People whose recurrent headaches have been diagnosed as tension-related actually may be suffering from temporomandibular muscle and joint disorder, or TMJD, a study headed by a researcher from the University at Buffalo's School of Dental Medicine has shown.
Results showed that examiners could replicate tension-headache symptoms in 82 percent of subjects by performing the clinical examination of the temporalis muscle, which is involved in TMJD.
Richard Ohrbach, D.D.S., Ph.D., UB associate professor in the Department of Oral Diagnostic Sciences, presented the study results at the American Association of Dental Research meeting held recently in Orlando, Fla.
The temporalis muscle is responsible for closing the jaw and is involved in chewing, but these core functions of that pair of muscles often are ignored when the presenting complaint is "headache," as opposed to jaw pain, Ohrbach said.
"Because headache is so incredibly common, it often is regarded as inevitable, and if sufferers label the pain as 'headache,' they may not seek help," he said. "Or if they do seek help, the label of 'headache' typically will propel the individual to a physician or neurologist for consultation.
"Knowledge about the intersection between jaw pain and headache is not well established, and consequently, jaw pain may be ignored in the differential diagnosis," Ohrbach added. "This can be most unfortunate for the individual, because TMJD can be very treatable, but if a jaw disorder is ignored, then treatment for the headache may not address all of the factors contributing to the headache."
The current study is part of an $8 million project to establish valid and reliable TMJD diagnostic criteria. Results will advance the field of TMJD research and aid clinicians in their practices.
Researchers at the University of Minnesota and the University of Washington, in addition to UB, are involved in the project.
An estimated 5-10 percent of the U.S. population suffer from TMJD severe enough to warrant treatment. These patients experience debilitating pain that can destroy quality of life. Diagnosing the disorder is problematic, however, due to overlap with other conditions, Ohrbach said.
TMJD usually involves more than a single symptom, rarely has a single cause and frequently involves multiple factors, including behavioral and emotional responses. Lacking a firm set of diagnostic tools, physicians and dentists often depend on their individual judgment to decide if a patient does or does not have the disorder, he noted.
The diagnostic criteria for TMJD being tested in this project are part of the established Research Diagnostic Criteria for Temporomandibular Disorders (RDC/TMD). Headache diagnosis is based on the International Headache Society (IHS) guidelines. All examiners were been trained to use the "gold-standard" criteria for tension-type headache established by the IHS.

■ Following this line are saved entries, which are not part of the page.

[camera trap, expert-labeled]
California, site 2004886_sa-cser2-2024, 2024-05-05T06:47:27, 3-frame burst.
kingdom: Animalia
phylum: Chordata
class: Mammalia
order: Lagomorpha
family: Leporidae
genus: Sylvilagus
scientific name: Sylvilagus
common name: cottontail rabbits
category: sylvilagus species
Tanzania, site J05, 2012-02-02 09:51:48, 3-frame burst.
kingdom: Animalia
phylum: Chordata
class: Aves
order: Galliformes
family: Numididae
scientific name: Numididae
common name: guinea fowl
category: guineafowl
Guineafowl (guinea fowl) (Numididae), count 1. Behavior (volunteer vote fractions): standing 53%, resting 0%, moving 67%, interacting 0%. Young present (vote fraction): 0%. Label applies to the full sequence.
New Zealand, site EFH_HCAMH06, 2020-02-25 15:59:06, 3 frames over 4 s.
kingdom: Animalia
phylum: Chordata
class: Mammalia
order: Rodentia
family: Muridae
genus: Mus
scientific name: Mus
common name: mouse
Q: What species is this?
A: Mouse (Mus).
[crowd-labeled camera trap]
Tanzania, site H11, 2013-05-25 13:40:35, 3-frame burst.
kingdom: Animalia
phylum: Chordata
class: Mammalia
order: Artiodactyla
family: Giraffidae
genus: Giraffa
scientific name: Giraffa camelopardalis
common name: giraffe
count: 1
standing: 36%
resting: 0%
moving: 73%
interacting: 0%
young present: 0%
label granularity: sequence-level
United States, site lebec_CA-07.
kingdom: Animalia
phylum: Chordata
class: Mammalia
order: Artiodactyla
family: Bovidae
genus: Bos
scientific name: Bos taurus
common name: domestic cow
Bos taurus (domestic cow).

The study compared the diagnostic procedures for pain and the reproduction of "pain" vs. "headache" during the clinical examination. Procedures included a range of functional and orthopedic tests and standard pain sensitivity to pressure applied to the muscles associated with headache. The types of headaches considered included sub-clinical headaches, tension-type headaches and headaches exhibiting more symptoms than are accepted for tension-type headaches, such as the "mixed headache," migraine or "migraine-type" headaches
The study involved 583 participants -- 82.3 percent female and 17.7 percent male -- who were recruited as cases from the community based on the presence of symptoms clearly associated with TMJD. Based on IHS criteria, 31.5 percent, or 152 participants, were diagnosed with tension-type headache by the examiners.
Additional researchers on the study were Yoly Gondalez, D.D.S., from UB; John O. Look, D.D.S., Ph.D., Eric L. Schiffman, D.D.S., and Wei Pan, Ph.D., from the University of Minnesota, and Edmond L. Truelove, D.D.S., from the University of Washington.
The study was funded by the National Institute of Dental and Craniofacial Research.